Dans "Une traversée avec Don Quichotte", essai écrit en mai 1934, tandis que Mann se rendait en Amérique, fuyant le IIe Reich, c'est un magistral commentaire de l'oeuvre de Cervantès qui nous est donné. Définissant l'ouvrage comme un livre universel, qu'il est bon d'emporter dans un voyage à travers le monde, il tient à indiquer que la traduction allemande de Tieck a su lui donner un second visage. Cependant, il demeure perplexe quant à l'élément satirique du roman et des nouvelles, tandis qu'il éprouve envers la silhouette pacifique et tragi-comique du héros idéaliste une affection fraternelle, où la pitié le dispute à la compassion et à la vénération.

Un essai est également consacré à l'écrivain allemand "Theodor Storm", à titre d'introduction pour l'édition des "Oeuvres complètes" de cet auteur publiées chez Knauer: ici, se manifeste avec évidence la tendance de Mann à souligner ce qu'il peut y avoir d'imperfections et de ridicule chez de grands artistes et en même temps de rendre sensible et attachant ce que leur personnalité peut comporter de trop humain. Cependant le grand romancier allemand aura eu le mérite d'avoir attiré l'attention sur les beautés de certains poèmes de Storm qu'il préfère à ses nouvelles (à l'exception de "L'homme au cheval blanc", qui appartient désormais à la littérature mondiale) et d'avoir souligné, à côté de l'élément chrétien généralement reconnu chez cet auteur, l'élément proprement germano-nordique et légendaire ainsi que le pessimisme du XIXe siècle, dont ses oeuvres portent la marque.

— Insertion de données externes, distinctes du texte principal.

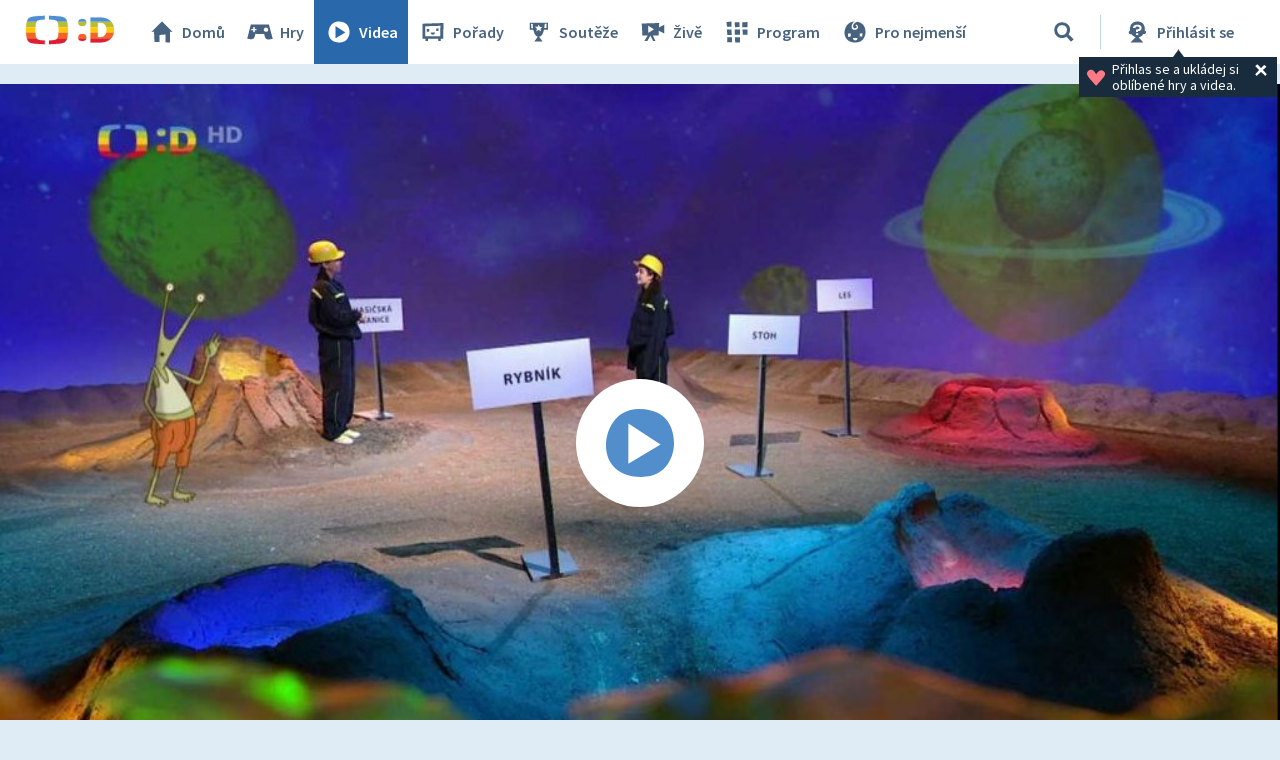

--- FILE ---
content_type: text/plain; charset=utf-8
request_url: https://events.getsitectrl.com/api/v1/events
body_size: 559
content:
{"id":"6705b176ca500cb1","user_id":"6705b176caa5c648","time":1769908591401,"token":"1769908591.97ce617a915a787438d2a2e19edbe169.e9929f77bad321036b44fc85dc830b47","geo":{"ip":"18.118.161.152","geopath":"147015:147763:220321:","geoname_id":4509177,"longitude":-83.0061,"latitude":39.9625,"postal_code":"43215","city":"Columbus","region":"Ohio","state_code":"OH","country":"United States","country_code":"US","timezone":"America/New_York"},"ua":{"platform":"Desktop","os":"Mac OS","os_family":"Mac OS X","os_version":"10.15.7","browser":"Other","browser_family":"ClaudeBot","browser_version":"1.0","device":"Spider","device_brand":"Spider","device_model":"Desktop"},"utm":{}}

Parmi les autres essais, retenons la préface qu'il écrivit en 1911, pour une nouvelle édition des "Oeuvres" de Chamisso, qui n'est pas comprise dans le volume "Souffrance et grandeur" mais fut publiée dans "Questions et réponses". Il s'agit là d'une pénétrante analyse sur la personnalité de l'auteur de "L'histoire merveilleuse de Peter Schlemihl": Thomas Mann indique quelles affinités liaient l'auteur à son personnage, affinités que l'on peut reconnaître et identifier dans ce ton de réalisme bourgeois qui persiste à travers les aventures les plus fabuleuses.

Citons encore un "Discours à propos de Lessing", où Mann, qui avait trouvé dans l'art de Wagner et la pensée de Nietzsche une sorte de justification de sa propre esthétique, exalte l'attitude critique de ce courageux défenseur de la vérité; véritable mission nationale que Thomas Mann lui-même assumera plus tard dans le domaine proprement politique (voir "Essais politiques"). Il reconnaît en  Lessing l'homme qui s'était déjà donné pour but, dans son oeuvre poétique, avec "Minna de Barnhelm" et "Nathan le sage", d'élever son peuple à l' idéal de l'humanité.